EXCERPT PROVIDED →
- Opening Delimiter -
Robert Reich 

American firms aren’t beholden to America – but that’s news to Trump

The president’s agreement with China is based on a misunderstanding of the corporate mindset. It’s time to invest in ourselves
  
  

Elon Musk attends a Tesla event in Shanghai on 7 January.
Elon Musk attends a Tesla event in Shanghai on 7 January. Photograph: Aly Song/Reuters

Trump’s “phase one” agreement with China, to be signed on Wednesday, is intended partly to slow China’s move into new technologies like electric cars by protecting the intellectual property of American corporations.

Which lends a certain irony to Tesla’s first Model 3 electric sedans now coming off assembly lines at the firm’s new multibillion-dollar plant in Shanghai.

The Model 3 marks a huge milestone for Elon Musk’s company as it rapidly expands in the world’s largest electric-vehicle market. But it’s not a milestone for America.

The people who are learning how to make electric cars ever more efficiently in Tesla’s Shanghai factory are Chinese.

The Chinese are intent on learning as much as they can from Tesla and other leading global corporations. And the corporations don’t care as long as their investments in China pay off.
- Closing Delimiter -
STUDY MATERIAL →
- Opening Delimiter -
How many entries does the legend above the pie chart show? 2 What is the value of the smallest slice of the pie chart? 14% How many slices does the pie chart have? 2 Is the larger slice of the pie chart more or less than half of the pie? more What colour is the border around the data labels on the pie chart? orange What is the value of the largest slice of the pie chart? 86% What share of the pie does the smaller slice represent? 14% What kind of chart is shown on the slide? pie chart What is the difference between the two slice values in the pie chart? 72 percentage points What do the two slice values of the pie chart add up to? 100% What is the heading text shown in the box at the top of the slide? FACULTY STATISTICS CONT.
- Closing Delimiter -
- Opening Delimiter -
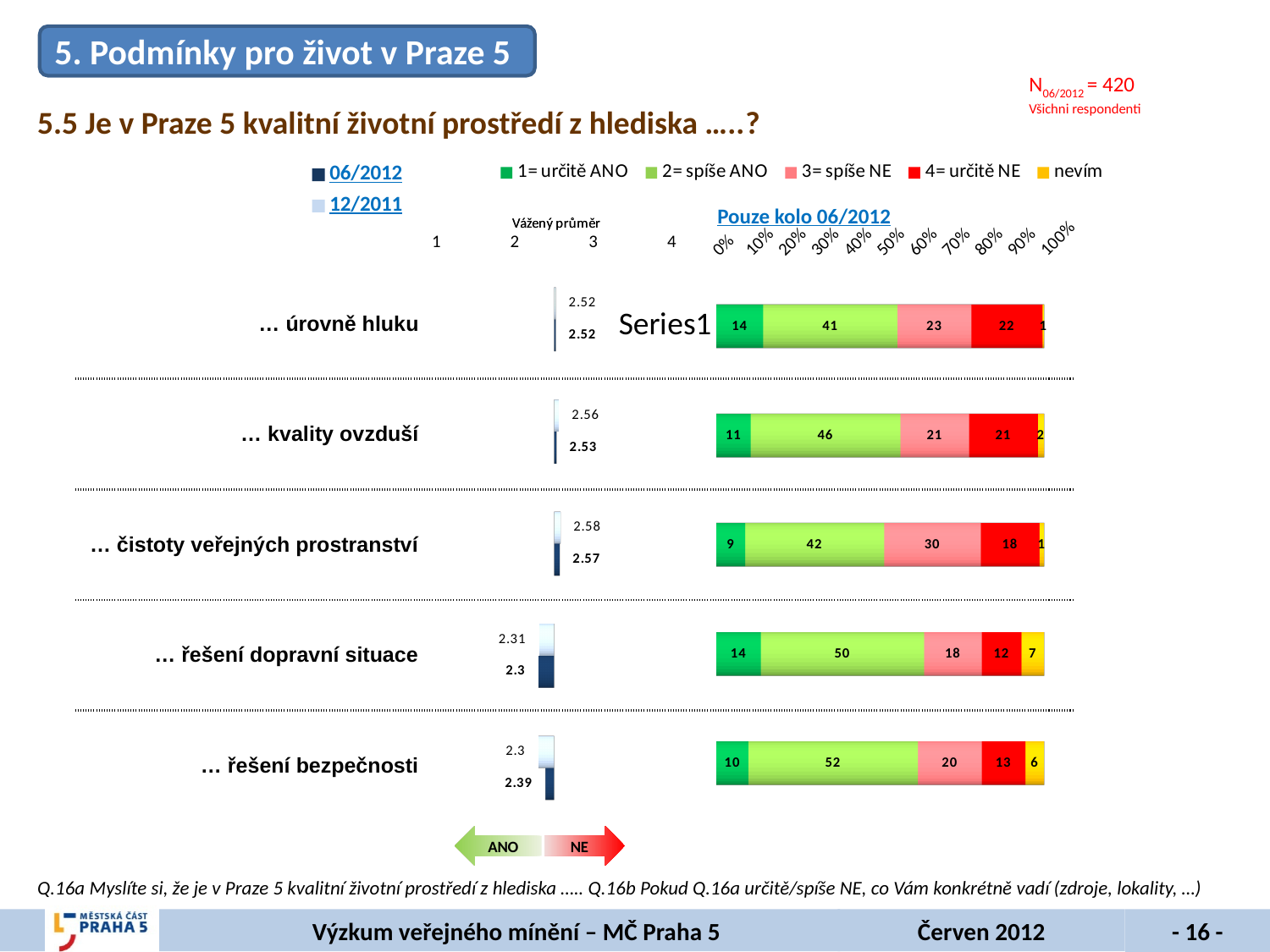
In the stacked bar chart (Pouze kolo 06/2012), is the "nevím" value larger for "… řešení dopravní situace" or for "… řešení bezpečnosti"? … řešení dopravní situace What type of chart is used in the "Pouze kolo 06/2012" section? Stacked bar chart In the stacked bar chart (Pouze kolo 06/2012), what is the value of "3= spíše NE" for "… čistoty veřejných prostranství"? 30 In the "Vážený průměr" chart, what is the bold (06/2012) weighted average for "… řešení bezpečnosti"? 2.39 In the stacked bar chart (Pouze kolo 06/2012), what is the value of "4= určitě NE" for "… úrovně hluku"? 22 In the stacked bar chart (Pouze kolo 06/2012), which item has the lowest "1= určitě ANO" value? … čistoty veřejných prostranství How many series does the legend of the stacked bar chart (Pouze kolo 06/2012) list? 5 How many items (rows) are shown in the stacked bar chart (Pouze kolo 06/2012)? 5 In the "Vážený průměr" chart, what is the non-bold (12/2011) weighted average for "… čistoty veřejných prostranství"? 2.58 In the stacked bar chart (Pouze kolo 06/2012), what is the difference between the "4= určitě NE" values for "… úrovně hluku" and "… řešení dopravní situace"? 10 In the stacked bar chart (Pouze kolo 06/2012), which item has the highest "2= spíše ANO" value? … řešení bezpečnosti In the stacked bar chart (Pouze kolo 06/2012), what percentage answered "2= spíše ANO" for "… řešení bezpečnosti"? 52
- Closing Delimiter -
WHAT YOU NEED TO DO →
Answer these about the piece on Trump's China agreement:
1. On what day is the "phase one" agreement to be signed?
2. In which city is Tesla's new plant producing Model 3 sedans?
3. Who are the people learning to make electric cars at that factory?
The records above come from a separate, unrelated source.

TASK RESPONSE →
1. Wednesday
2. Shanghai
3. Chinese people